# PASSAGE
########
Buffalo ranked lower, but offered a fellowship (full tuition plus a living
stipend) through the
Baldy Center for Law and Social Policy.
Buffalo also had a stronger philosophy department in my areas, and the law
school specialized in the sorts of public interest law and legal theory that
interested me. Matters were complicated by the fact that my Vassar
girlfriend planned to make the move with me. We visited Iowa City together
two weeks before I was to start classes and I dropped her off at the O'Hare
Airport so that she could fly home to prepare for the move. I remember
pulling off at a rest stop on I90 somewhere between Iowa and Buffalo and
trying to decide whether to go east or west. I took a nap in the car, woke
up, and went to Buffalo. My girlfriend disliked both options, but she
perceived Iowa as especially undesirable. I mention this personal story not
because I think my case is especially dramatic or interesting but because it
is rather typical. Emotions and irrational fears often drive the application
process as much as clear-minded reasoning. Brace yourself for this.
########
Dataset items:
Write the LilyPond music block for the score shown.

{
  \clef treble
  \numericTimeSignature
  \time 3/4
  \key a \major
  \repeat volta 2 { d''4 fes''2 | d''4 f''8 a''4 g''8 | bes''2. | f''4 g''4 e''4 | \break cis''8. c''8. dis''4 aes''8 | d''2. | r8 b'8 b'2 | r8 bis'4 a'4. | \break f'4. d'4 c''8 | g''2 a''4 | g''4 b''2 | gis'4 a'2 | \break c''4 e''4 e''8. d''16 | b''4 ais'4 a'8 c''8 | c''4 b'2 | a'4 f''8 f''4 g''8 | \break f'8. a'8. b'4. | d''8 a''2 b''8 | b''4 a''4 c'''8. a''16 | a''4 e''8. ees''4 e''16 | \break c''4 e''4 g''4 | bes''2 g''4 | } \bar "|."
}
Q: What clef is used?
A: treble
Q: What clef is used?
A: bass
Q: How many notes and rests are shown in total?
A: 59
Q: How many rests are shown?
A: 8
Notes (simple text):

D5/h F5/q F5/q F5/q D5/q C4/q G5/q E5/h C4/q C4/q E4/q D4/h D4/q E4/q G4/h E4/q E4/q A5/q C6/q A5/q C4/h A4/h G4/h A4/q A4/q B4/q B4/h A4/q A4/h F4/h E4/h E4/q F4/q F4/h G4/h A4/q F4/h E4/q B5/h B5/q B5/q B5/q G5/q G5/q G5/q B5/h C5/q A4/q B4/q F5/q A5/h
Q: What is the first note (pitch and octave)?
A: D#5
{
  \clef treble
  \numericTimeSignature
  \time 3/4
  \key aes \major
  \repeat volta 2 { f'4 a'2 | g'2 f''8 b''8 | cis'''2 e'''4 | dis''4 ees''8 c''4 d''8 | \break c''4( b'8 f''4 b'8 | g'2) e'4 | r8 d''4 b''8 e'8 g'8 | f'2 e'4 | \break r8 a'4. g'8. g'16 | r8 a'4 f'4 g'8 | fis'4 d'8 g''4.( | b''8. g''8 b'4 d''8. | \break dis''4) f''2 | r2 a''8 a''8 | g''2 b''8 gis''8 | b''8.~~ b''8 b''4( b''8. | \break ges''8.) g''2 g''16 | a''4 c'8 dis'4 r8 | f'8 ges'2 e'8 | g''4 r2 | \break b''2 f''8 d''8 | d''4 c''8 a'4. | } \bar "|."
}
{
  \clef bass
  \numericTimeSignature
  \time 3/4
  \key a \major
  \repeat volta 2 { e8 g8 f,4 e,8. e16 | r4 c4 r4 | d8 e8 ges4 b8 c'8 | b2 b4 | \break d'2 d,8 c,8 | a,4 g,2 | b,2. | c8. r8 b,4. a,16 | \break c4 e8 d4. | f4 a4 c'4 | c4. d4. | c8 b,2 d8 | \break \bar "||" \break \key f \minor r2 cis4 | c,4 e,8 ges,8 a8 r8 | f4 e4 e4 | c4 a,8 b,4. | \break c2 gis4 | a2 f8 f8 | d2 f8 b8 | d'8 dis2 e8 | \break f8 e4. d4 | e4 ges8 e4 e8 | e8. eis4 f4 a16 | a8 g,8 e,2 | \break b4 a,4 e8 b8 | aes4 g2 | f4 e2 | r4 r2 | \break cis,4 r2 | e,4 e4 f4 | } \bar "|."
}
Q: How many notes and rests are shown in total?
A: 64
########
# EXERCISES TO COMPLETE
• a. Condense the paragraph in the passage about choosing between Buffalo and Iowa that begins "Buffalo ranked lower" into a shorter version that keeps its main facts.
• b. Output the musical score rows unchanged, starting with the line that contains "D5/h F5/q F5/q" and going on through the last line of the rows.

# TASK ANSWERS
• a. Buffalo ranked lower but offered a fellowship (full tuition plus a living stipend) through the Baldy Center for Law and Social Policy. It also had a stronger philosophy department in my areas, and its law school specialized in the public interest law and legal theory that interested me. My Vassar girlfriend planned to move with me, which complicated matters. Two weeks before classes, we visited Iowa City together, and I dropped her off at O'Hare so she could fly home to prepare for the move. At a rest stop on I90 between Iowa and Buffalo, I tried to decide whether to go east or west, took a nap in the car, woke up, and went to Buffalo. She disliked both options but saw Iowa as especially undesirable. The story is typical rather than dramatic: emotions and irrational fears often drive the application process as much as clear-minded reasoning, so brace yourself.

• b.
D5/h F5/q F5/q F5/q D5/q C4/q G5/q E5/h C4/q C4/q E4/q D4/h D4/q E4/q G4/h E4/q E4/q A5/q C6/q A5/q C4/h A4/h G4/h A4/q A4/q B4/q B4/h A4/q A4/h F4/h E4/h E4/q F4/q F4/h G4/h A4/q F4/h E4/q B5/h B5/q B5/q B5/q G5/q G5/q G5/q B5/h C5/q A4/q B4/q F5/q A5/h
Q: What is the first note (pitch and octave)?
A: D#5
{
  \clef treble
  \numericTimeSignature
  \time 3/4
  \key aes \major
  \repeat volta 2 { f'4 a'2 | g'2 f''8 b''8 | cis'''2 e'''4 | dis''4 ees''8 c''4 d''8 | \break c''4( b'8 f''4 b'8 | g'2) e'4 | r8 d''4 b''8 e'8 g'8 | f'2 e'4 | \break r8 a'4. g'8. g'16 | r8 a'4 f'4 g'8 | fis'4 d'8 g''4.( | b''8. g''8 b'4 d''8. | \break dis''4) f''2 | r2 a''8 a''8 | g''2 b''8 gis''8 | b''8.~~ b''8 b''4( b''8. | \break ges''8.) g''2 g''16 | a''4 c'8 dis'4 r8 | f'8 ges'2 e'8 | g''4 r2 | \break b''2 f''8 d''8 | d''4 c''8 a'4. | } \bar "|."
}
{
  \clef bass
  \numericTimeSignature
  \time 3/4
  \key a \major
  \repeat volta 2 { e8 g8 f,4 e,8. e16 | r4 c4 r4 | d8 e8 ges4 b8 c'8 | b2 b4 | \break d'2 d,8 c,8 | a,4 g,2 | b,2. | c8. r8 b,4. a,16 | \break c4 e8 d4. | f4 a4 c'4 | c4. d4. | c8 b,2 d8 | \break \bar "||" \break \key f \minor r2 cis4 | c,4 e,8 ges,8 a8 r8 | f4 e4 e4 | c4 a,8 b,4. | \break c2 gis4 | a2 f8 f8 | d2 f8 b8 | d'8 dis2 e8 | \break f8 e4. d4 | e4 ges8 e4 e8 | e8. eis4 f4 a16 | a8 g,8 e,2 | \break b4 a,4 e8 b8 | aes4 g2 | f4 e2 | r4 r2 | \break cis,4 r2 | e,4 e4 f4 | } \bar "|."
}
Q: How many notes and rests are shown in total?
A: 64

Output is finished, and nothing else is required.